(45e) Improving Biochar Surface Area for CO2 Adsorption through Potassium Hydroxide Chemical Activation

With climate change continuing to worsen, developing low-cost, sustainable adsorbents is critical for implementing carbon dioxide (CO₂) capture on an industrial scale. Biochar is a solid material formed from the thermal decomposition of lignocellulosic biomass in an oxygen-deprived environment. This material can be applied as a low cost, sustainable adsorbent for capturing CO₂ but requires surface area improvement before being used. In this work, loblolly pine biochar created from intermediate pyrolysis was chemically activated with potassium hydroxide (KOH) at different activation temperatures, holding times, and KOH:biochar mass ratios to maximize biochar surface area for CO₂ adsorption. Thermogravimetric analysis (TGA) demonstrated that activation improved biochar thermal stability and removed degraded volatile compounds retained in biochar following pyrolysis.
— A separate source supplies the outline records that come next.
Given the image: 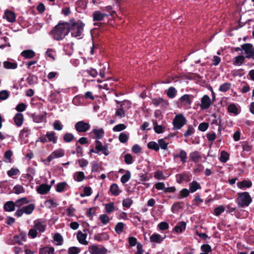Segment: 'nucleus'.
<instances>
[{
	"label": "nucleus",
	"instance_id": "1",
	"mask_svg": "<svg viewBox=\"0 0 254 254\" xmlns=\"http://www.w3.org/2000/svg\"><path fill=\"white\" fill-rule=\"evenodd\" d=\"M69 32V23H59L51 31L53 38L57 41H61Z\"/></svg>",
	"mask_w": 254,
	"mask_h": 254
},
{
	"label": "nucleus",
	"instance_id": "2",
	"mask_svg": "<svg viewBox=\"0 0 254 254\" xmlns=\"http://www.w3.org/2000/svg\"><path fill=\"white\" fill-rule=\"evenodd\" d=\"M84 26V24L81 20L75 21L74 19H71L69 23V29L71 36L77 38L81 36Z\"/></svg>",
	"mask_w": 254,
	"mask_h": 254
},
{
	"label": "nucleus",
	"instance_id": "3",
	"mask_svg": "<svg viewBox=\"0 0 254 254\" xmlns=\"http://www.w3.org/2000/svg\"><path fill=\"white\" fill-rule=\"evenodd\" d=\"M238 204L241 207L248 206L252 201V198L247 191L239 192L236 199Z\"/></svg>",
	"mask_w": 254,
	"mask_h": 254
},
{
	"label": "nucleus",
	"instance_id": "4",
	"mask_svg": "<svg viewBox=\"0 0 254 254\" xmlns=\"http://www.w3.org/2000/svg\"><path fill=\"white\" fill-rule=\"evenodd\" d=\"M187 123V120L184 115L180 114L175 116L173 121L174 129L178 130L181 129Z\"/></svg>",
	"mask_w": 254,
	"mask_h": 254
},
{
	"label": "nucleus",
	"instance_id": "5",
	"mask_svg": "<svg viewBox=\"0 0 254 254\" xmlns=\"http://www.w3.org/2000/svg\"><path fill=\"white\" fill-rule=\"evenodd\" d=\"M64 155V150L62 149H59L58 150H56L54 151L46 159L43 160V162L44 164L49 166L50 165V163L51 161L54 158H57L63 157Z\"/></svg>",
	"mask_w": 254,
	"mask_h": 254
},
{
	"label": "nucleus",
	"instance_id": "6",
	"mask_svg": "<svg viewBox=\"0 0 254 254\" xmlns=\"http://www.w3.org/2000/svg\"><path fill=\"white\" fill-rule=\"evenodd\" d=\"M242 49L246 54V58L254 60V47L251 43H246L242 45Z\"/></svg>",
	"mask_w": 254,
	"mask_h": 254
},
{
	"label": "nucleus",
	"instance_id": "7",
	"mask_svg": "<svg viewBox=\"0 0 254 254\" xmlns=\"http://www.w3.org/2000/svg\"><path fill=\"white\" fill-rule=\"evenodd\" d=\"M90 127V125L88 123H86L83 121L77 122L74 125L75 129L78 133L87 131Z\"/></svg>",
	"mask_w": 254,
	"mask_h": 254
},
{
	"label": "nucleus",
	"instance_id": "8",
	"mask_svg": "<svg viewBox=\"0 0 254 254\" xmlns=\"http://www.w3.org/2000/svg\"><path fill=\"white\" fill-rule=\"evenodd\" d=\"M95 143L96 153L98 154L100 152H102V153L105 156L109 155V152L107 145H103L102 142L98 140H96Z\"/></svg>",
	"mask_w": 254,
	"mask_h": 254
},
{
	"label": "nucleus",
	"instance_id": "9",
	"mask_svg": "<svg viewBox=\"0 0 254 254\" xmlns=\"http://www.w3.org/2000/svg\"><path fill=\"white\" fill-rule=\"evenodd\" d=\"M89 250L91 254H107V250L105 247L99 248L95 245L89 247Z\"/></svg>",
	"mask_w": 254,
	"mask_h": 254
},
{
	"label": "nucleus",
	"instance_id": "10",
	"mask_svg": "<svg viewBox=\"0 0 254 254\" xmlns=\"http://www.w3.org/2000/svg\"><path fill=\"white\" fill-rule=\"evenodd\" d=\"M124 106H126L127 108H129L130 106V102L127 100L123 101L121 104V108L116 111V116H119L121 118L125 117V114L123 110Z\"/></svg>",
	"mask_w": 254,
	"mask_h": 254
},
{
	"label": "nucleus",
	"instance_id": "11",
	"mask_svg": "<svg viewBox=\"0 0 254 254\" xmlns=\"http://www.w3.org/2000/svg\"><path fill=\"white\" fill-rule=\"evenodd\" d=\"M47 113L44 112L43 115H38L35 113H33L31 115V117L32 118L34 122L36 123H40L44 121H46Z\"/></svg>",
	"mask_w": 254,
	"mask_h": 254
},
{
	"label": "nucleus",
	"instance_id": "12",
	"mask_svg": "<svg viewBox=\"0 0 254 254\" xmlns=\"http://www.w3.org/2000/svg\"><path fill=\"white\" fill-rule=\"evenodd\" d=\"M211 104V99L207 95H204L201 99L200 107L202 109H208Z\"/></svg>",
	"mask_w": 254,
	"mask_h": 254
},
{
	"label": "nucleus",
	"instance_id": "13",
	"mask_svg": "<svg viewBox=\"0 0 254 254\" xmlns=\"http://www.w3.org/2000/svg\"><path fill=\"white\" fill-rule=\"evenodd\" d=\"M17 66V62L12 59L8 60L3 63V66L6 69H15Z\"/></svg>",
	"mask_w": 254,
	"mask_h": 254
},
{
	"label": "nucleus",
	"instance_id": "14",
	"mask_svg": "<svg viewBox=\"0 0 254 254\" xmlns=\"http://www.w3.org/2000/svg\"><path fill=\"white\" fill-rule=\"evenodd\" d=\"M51 185L42 184L37 187L36 190L40 194H46L50 190Z\"/></svg>",
	"mask_w": 254,
	"mask_h": 254
},
{
	"label": "nucleus",
	"instance_id": "15",
	"mask_svg": "<svg viewBox=\"0 0 254 254\" xmlns=\"http://www.w3.org/2000/svg\"><path fill=\"white\" fill-rule=\"evenodd\" d=\"M193 98V96L189 94H185L180 98V103L182 106H190L191 104L190 98Z\"/></svg>",
	"mask_w": 254,
	"mask_h": 254
},
{
	"label": "nucleus",
	"instance_id": "16",
	"mask_svg": "<svg viewBox=\"0 0 254 254\" xmlns=\"http://www.w3.org/2000/svg\"><path fill=\"white\" fill-rule=\"evenodd\" d=\"M177 182L182 183L184 181L188 182L190 180V176L188 173H183L176 175Z\"/></svg>",
	"mask_w": 254,
	"mask_h": 254
},
{
	"label": "nucleus",
	"instance_id": "17",
	"mask_svg": "<svg viewBox=\"0 0 254 254\" xmlns=\"http://www.w3.org/2000/svg\"><path fill=\"white\" fill-rule=\"evenodd\" d=\"M9 22H14L15 21L16 15L14 12L6 9L4 11V14L3 16Z\"/></svg>",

By nitrogen (N₂) physisorption, this evolution of volatiles increased biochar surface area for most activation condition combinations with biochar activated at 800°C for 3 h with a 1:1 KOH:biochar mass ratio having the highest specific surface area of 1080 m²/g. X-ray diffraction (XRD) revealed that biochar aromatic sheet size increased with increasing activation temperature from 16 in biochar to 21-36 Å in activated biochar. Fourier-transform infrared (FTIR) spectroscopy showed that aliphatic and oxygenated biochar functionalities were removed with increasing activation temperature. For CO₂ adsorption, the highest surface area activated biochar reached breakthrough and regeneration later than biochar reflecting its significantly higher surface area. As such, CO₂ adsorption capacity increased from 0.45 to 0.73 mmol/g through activation representing a 62% improvement in carbon capture.